#### [Consigna]
Según el texto sobre el Nabucco en Valladolid, ¿qué papel interpreta el tenor Ignacio Guzmán?

Una mañana cualquiera, también, te llega el mensaje de un amigo —pongamos que se llama Adrián Cragnolini—, en el que te alerta da la inminente llegada de Nabucodonosor II y su ejército a las murallas de Valladolid. Aunque no hay nada que hacer, el babilonio tiene la batalla ganada antes de comenzar y Valladolid rinde todas las butacas del Teatro Zorrilla a una tarde de ópera. Nabucco de Giuseppe Verdi, a lomos de la Ópera Nacional de Moldavia, con la presencia del barítono venezolano Pedro Carrillo en el rol de Nabucodonosor y la dirección artística de Leonor Gago, toma la plaza.

Pero eso no es todo. El tenor argentino nacido en Córdoba, Ignacio Guzmán, se une al grupo de solistas que invade la ciudad del Pisuerga. Interpreta a Ismaele, el guaperas que lía la de San Quintín enamorando a Fenena y Abigail, las dos hijas del rey babilonio; luego rechaza a Abigail, que, al no disponer de un psicoterapeuta de confianza se lo toma mal y jura venganza; y, finalmente, es declarado traidor por su pueblo al liberar a Fenena, que era rehén de los hebreos —vamos, que no se priva de nada el hombre—. Nacho, en sintonía con Ismaele, lleva cerca de nueve años liándola en los principales teatros de la Argentina, Italia, Moldavia y España, en producciones como Aida, Tosca, Norma, Pagliacci, Nabucco y Carmen, entre otras.

#### [Extractos de datos]
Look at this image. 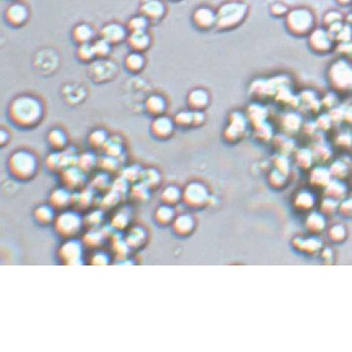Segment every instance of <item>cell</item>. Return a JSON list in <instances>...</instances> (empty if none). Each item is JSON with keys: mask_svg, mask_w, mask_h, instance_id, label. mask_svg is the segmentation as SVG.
Wrapping results in <instances>:
<instances>
[{"mask_svg": "<svg viewBox=\"0 0 352 352\" xmlns=\"http://www.w3.org/2000/svg\"><path fill=\"white\" fill-rule=\"evenodd\" d=\"M7 115L13 124L22 128H31L41 121L44 115V106L36 96L22 94L10 102Z\"/></svg>", "mask_w": 352, "mask_h": 352, "instance_id": "6da1fadb", "label": "cell"}, {"mask_svg": "<svg viewBox=\"0 0 352 352\" xmlns=\"http://www.w3.org/2000/svg\"><path fill=\"white\" fill-rule=\"evenodd\" d=\"M247 14V5L242 2L229 1L221 4L216 10V27L231 29L239 25Z\"/></svg>", "mask_w": 352, "mask_h": 352, "instance_id": "7a4b0ae2", "label": "cell"}, {"mask_svg": "<svg viewBox=\"0 0 352 352\" xmlns=\"http://www.w3.org/2000/svg\"><path fill=\"white\" fill-rule=\"evenodd\" d=\"M328 79L331 86L336 92L344 93L351 91L352 64L345 59H339L334 61L329 67Z\"/></svg>", "mask_w": 352, "mask_h": 352, "instance_id": "3957f363", "label": "cell"}, {"mask_svg": "<svg viewBox=\"0 0 352 352\" xmlns=\"http://www.w3.org/2000/svg\"><path fill=\"white\" fill-rule=\"evenodd\" d=\"M8 167L14 176L20 179H28L31 178L37 170V160L32 153L19 150L10 156Z\"/></svg>", "mask_w": 352, "mask_h": 352, "instance_id": "277c9868", "label": "cell"}, {"mask_svg": "<svg viewBox=\"0 0 352 352\" xmlns=\"http://www.w3.org/2000/svg\"><path fill=\"white\" fill-rule=\"evenodd\" d=\"M286 25L292 33L304 35L312 31L314 26V16L306 8H296L287 13Z\"/></svg>", "mask_w": 352, "mask_h": 352, "instance_id": "5b68a950", "label": "cell"}, {"mask_svg": "<svg viewBox=\"0 0 352 352\" xmlns=\"http://www.w3.org/2000/svg\"><path fill=\"white\" fill-rule=\"evenodd\" d=\"M129 30L127 26L119 22H109L100 29V37L109 41L112 45L122 43L127 39Z\"/></svg>", "mask_w": 352, "mask_h": 352, "instance_id": "8992f818", "label": "cell"}, {"mask_svg": "<svg viewBox=\"0 0 352 352\" xmlns=\"http://www.w3.org/2000/svg\"><path fill=\"white\" fill-rule=\"evenodd\" d=\"M309 44L311 48L317 52H327L333 46V35L329 30L316 28L310 33Z\"/></svg>", "mask_w": 352, "mask_h": 352, "instance_id": "52a82bcc", "label": "cell"}, {"mask_svg": "<svg viewBox=\"0 0 352 352\" xmlns=\"http://www.w3.org/2000/svg\"><path fill=\"white\" fill-rule=\"evenodd\" d=\"M29 18V10L27 6L20 2L11 3L5 10V20L8 24L14 27H19L25 24Z\"/></svg>", "mask_w": 352, "mask_h": 352, "instance_id": "ba28073f", "label": "cell"}, {"mask_svg": "<svg viewBox=\"0 0 352 352\" xmlns=\"http://www.w3.org/2000/svg\"><path fill=\"white\" fill-rule=\"evenodd\" d=\"M192 21L200 29H209L216 25V11L208 6H200L193 11Z\"/></svg>", "mask_w": 352, "mask_h": 352, "instance_id": "9c48e42d", "label": "cell"}, {"mask_svg": "<svg viewBox=\"0 0 352 352\" xmlns=\"http://www.w3.org/2000/svg\"><path fill=\"white\" fill-rule=\"evenodd\" d=\"M140 13L150 21H158L164 17L166 6L161 0H142Z\"/></svg>", "mask_w": 352, "mask_h": 352, "instance_id": "30bf717a", "label": "cell"}, {"mask_svg": "<svg viewBox=\"0 0 352 352\" xmlns=\"http://www.w3.org/2000/svg\"><path fill=\"white\" fill-rule=\"evenodd\" d=\"M126 41L131 50L144 52L151 45V36L147 31L129 32Z\"/></svg>", "mask_w": 352, "mask_h": 352, "instance_id": "8fae6325", "label": "cell"}, {"mask_svg": "<svg viewBox=\"0 0 352 352\" xmlns=\"http://www.w3.org/2000/svg\"><path fill=\"white\" fill-rule=\"evenodd\" d=\"M174 129L173 121L164 115L154 117V120L151 124L152 133L158 138H167L169 137Z\"/></svg>", "mask_w": 352, "mask_h": 352, "instance_id": "7c38bea8", "label": "cell"}, {"mask_svg": "<svg viewBox=\"0 0 352 352\" xmlns=\"http://www.w3.org/2000/svg\"><path fill=\"white\" fill-rule=\"evenodd\" d=\"M145 110L148 114L157 117L160 115H163V113L166 111L167 103L165 98L160 94H151L149 95L144 103Z\"/></svg>", "mask_w": 352, "mask_h": 352, "instance_id": "4fadbf2b", "label": "cell"}, {"mask_svg": "<svg viewBox=\"0 0 352 352\" xmlns=\"http://www.w3.org/2000/svg\"><path fill=\"white\" fill-rule=\"evenodd\" d=\"M209 94L201 87L193 89L187 96V105L191 110H203L209 104Z\"/></svg>", "mask_w": 352, "mask_h": 352, "instance_id": "5bb4252c", "label": "cell"}, {"mask_svg": "<svg viewBox=\"0 0 352 352\" xmlns=\"http://www.w3.org/2000/svg\"><path fill=\"white\" fill-rule=\"evenodd\" d=\"M71 37L75 43H90L95 40V30L93 27L84 22L76 24L71 31Z\"/></svg>", "mask_w": 352, "mask_h": 352, "instance_id": "9a60e30c", "label": "cell"}, {"mask_svg": "<svg viewBox=\"0 0 352 352\" xmlns=\"http://www.w3.org/2000/svg\"><path fill=\"white\" fill-rule=\"evenodd\" d=\"M145 56L143 52H138V51H131L129 52L124 59V65L127 68L128 71L132 73H138L140 72L144 66H145Z\"/></svg>", "mask_w": 352, "mask_h": 352, "instance_id": "2e32d148", "label": "cell"}, {"mask_svg": "<svg viewBox=\"0 0 352 352\" xmlns=\"http://www.w3.org/2000/svg\"><path fill=\"white\" fill-rule=\"evenodd\" d=\"M149 23H150V20L146 16L140 13L138 15L132 16L128 20L126 26L129 32H140V31H147Z\"/></svg>", "mask_w": 352, "mask_h": 352, "instance_id": "e0dca14e", "label": "cell"}, {"mask_svg": "<svg viewBox=\"0 0 352 352\" xmlns=\"http://www.w3.org/2000/svg\"><path fill=\"white\" fill-rule=\"evenodd\" d=\"M75 53H76V57L81 62H91V61H94L95 58H97L92 42L78 44V46L76 47Z\"/></svg>", "mask_w": 352, "mask_h": 352, "instance_id": "ac0fdd59", "label": "cell"}, {"mask_svg": "<svg viewBox=\"0 0 352 352\" xmlns=\"http://www.w3.org/2000/svg\"><path fill=\"white\" fill-rule=\"evenodd\" d=\"M48 143L51 145L54 149H62L67 141L65 133L60 129H52L49 131L48 136Z\"/></svg>", "mask_w": 352, "mask_h": 352, "instance_id": "d6986e66", "label": "cell"}, {"mask_svg": "<svg viewBox=\"0 0 352 352\" xmlns=\"http://www.w3.org/2000/svg\"><path fill=\"white\" fill-rule=\"evenodd\" d=\"M95 52H96V56L98 58H105L107 56L110 55V53L112 52V48L113 45L107 41L106 39L102 38V37H98L95 38V40L92 42Z\"/></svg>", "mask_w": 352, "mask_h": 352, "instance_id": "ffe728a7", "label": "cell"}, {"mask_svg": "<svg viewBox=\"0 0 352 352\" xmlns=\"http://www.w3.org/2000/svg\"><path fill=\"white\" fill-rule=\"evenodd\" d=\"M63 178L70 184H79L83 178V173L80 168H75L70 166L63 171Z\"/></svg>", "mask_w": 352, "mask_h": 352, "instance_id": "44dd1931", "label": "cell"}, {"mask_svg": "<svg viewBox=\"0 0 352 352\" xmlns=\"http://www.w3.org/2000/svg\"><path fill=\"white\" fill-rule=\"evenodd\" d=\"M89 139L91 144H93L95 147H103L108 141V135L105 130L98 129L91 133Z\"/></svg>", "mask_w": 352, "mask_h": 352, "instance_id": "7402d4cb", "label": "cell"}, {"mask_svg": "<svg viewBox=\"0 0 352 352\" xmlns=\"http://www.w3.org/2000/svg\"><path fill=\"white\" fill-rule=\"evenodd\" d=\"M96 160H97L96 156L91 152H87V153H83L78 157L77 164L79 165V168L81 170L86 171L92 169L96 165Z\"/></svg>", "mask_w": 352, "mask_h": 352, "instance_id": "603a6c76", "label": "cell"}, {"mask_svg": "<svg viewBox=\"0 0 352 352\" xmlns=\"http://www.w3.org/2000/svg\"><path fill=\"white\" fill-rule=\"evenodd\" d=\"M174 122L181 126V127H185V126H189L191 124H193V111H181L179 113L176 114Z\"/></svg>", "mask_w": 352, "mask_h": 352, "instance_id": "cb8c5ba5", "label": "cell"}, {"mask_svg": "<svg viewBox=\"0 0 352 352\" xmlns=\"http://www.w3.org/2000/svg\"><path fill=\"white\" fill-rule=\"evenodd\" d=\"M142 178H143L145 185L151 186V185L158 183V181L160 179V175L155 169H147V170L143 171Z\"/></svg>", "mask_w": 352, "mask_h": 352, "instance_id": "d4e9b609", "label": "cell"}, {"mask_svg": "<svg viewBox=\"0 0 352 352\" xmlns=\"http://www.w3.org/2000/svg\"><path fill=\"white\" fill-rule=\"evenodd\" d=\"M142 173H143V170L137 169V167H135V165H133V166L128 167V168L125 169L123 176H124L126 179H130V178L136 179V178L142 176Z\"/></svg>", "mask_w": 352, "mask_h": 352, "instance_id": "484cf974", "label": "cell"}, {"mask_svg": "<svg viewBox=\"0 0 352 352\" xmlns=\"http://www.w3.org/2000/svg\"><path fill=\"white\" fill-rule=\"evenodd\" d=\"M118 161L116 160V157L114 156H111V155H108L107 157H105L102 161V166H104V168L106 170H115L117 167H118Z\"/></svg>", "mask_w": 352, "mask_h": 352, "instance_id": "4316f807", "label": "cell"}, {"mask_svg": "<svg viewBox=\"0 0 352 352\" xmlns=\"http://www.w3.org/2000/svg\"><path fill=\"white\" fill-rule=\"evenodd\" d=\"M352 36V31L351 28L349 26H342V28L340 29V31L336 34V37L342 41V42H348L351 39Z\"/></svg>", "mask_w": 352, "mask_h": 352, "instance_id": "83f0119b", "label": "cell"}, {"mask_svg": "<svg viewBox=\"0 0 352 352\" xmlns=\"http://www.w3.org/2000/svg\"><path fill=\"white\" fill-rule=\"evenodd\" d=\"M337 101H338V98L336 96L335 93H329L328 95H326L324 97V99L322 100L321 102V105H324L328 108H334L335 105H337Z\"/></svg>", "mask_w": 352, "mask_h": 352, "instance_id": "f1b7e54d", "label": "cell"}, {"mask_svg": "<svg viewBox=\"0 0 352 352\" xmlns=\"http://www.w3.org/2000/svg\"><path fill=\"white\" fill-rule=\"evenodd\" d=\"M332 173L334 174V175H336L337 177H342V176H344L345 175V173L347 172V168H346V166L343 164V163H341V162H336V163H334L333 165H332Z\"/></svg>", "mask_w": 352, "mask_h": 352, "instance_id": "f546056e", "label": "cell"}, {"mask_svg": "<svg viewBox=\"0 0 352 352\" xmlns=\"http://www.w3.org/2000/svg\"><path fill=\"white\" fill-rule=\"evenodd\" d=\"M62 160L63 158H61V156L57 153H52L48 156V159H47V163L49 165V167H52V168H56L58 167L59 164L62 163Z\"/></svg>", "mask_w": 352, "mask_h": 352, "instance_id": "4dcf8cb0", "label": "cell"}, {"mask_svg": "<svg viewBox=\"0 0 352 352\" xmlns=\"http://www.w3.org/2000/svg\"><path fill=\"white\" fill-rule=\"evenodd\" d=\"M341 18H342V16H341V14H340L339 12L331 11V12H328V13L325 15L324 20H325V22H326L327 24L331 25V24H333V23H335V22L340 21Z\"/></svg>", "mask_w": 352, "mask_h": 352, "instance_id": "1f68e13d", "label": "cell"}, {"mask_svg": "<svg viewBox=\"0 0 352 352\" xmlns=\"http://www.w3.org/2000/svg\"><path fill=\"white\" fill-rule=\"evenodd\" d=\"M271 10H272V13L275 15H284V14L288 13V8L284 4H281V3L274 4L272 6Z\"/></svg>", "mask_w": 352, "mask_h": 352, "instance_id": "d6a6232c", "label": "cell"}, {"mask_svg": "<svg viewBox=\"0 0 352 352\" xmlns=\"http://www.w3.org/2000/svg\"><path fill=\"white\" fill-rule=\"evenodd\" d=\"M193 111V124L200 125L204 122L205 116L202 110H192Z\"/></svg>", "mask_w": 352, "mask_h": 352, "instance_id": "836d02e7", "label": "cell"}, {"mask_svg": "<svg viewBox=\"0 0 352 352\" xmlns=\"http://www.w3.org/2000/svg\"><path fill=\"white\" fill-rule=\"evenodd\" d=\"M344 118H345V120H347L348 122L352 123V108H349V109H347V110L345 111V113H344Z\"/></svg>", "mask_w": 352, "mask_h": 352, "instance_id": "e575fe53", "label": "cell"}, {"mask_svg": "<svg viewBox=\"0 0 352 352\" xmlns=\"http://www.w3.org/2000/svg\"><path fill=\"white\" fill-rule=\"evenodd\" d=\"M340 4H343V5H346V4H349L352 2V0H337Z\"/></svg>", "mask_w": 352, "mask_h": 352, "instance_id": "d590c367", "label": "cell"}, {"mask_svg": "<svg viewBox=\"0 0 352 352\" xmlns=\"http://www.w3.org/2000/svg\"><path fill=\"white\" fill-rule=\"evenodd\" d=\"M174 1H177V0H174Z\"/></svg>", "mask_w": 352, "mask_h": 352, "instance_id": "8d00e7d4", "label": "cell"}]
</instances>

#### [Respuesta del ejercicio]
Interpreta a Ismaele.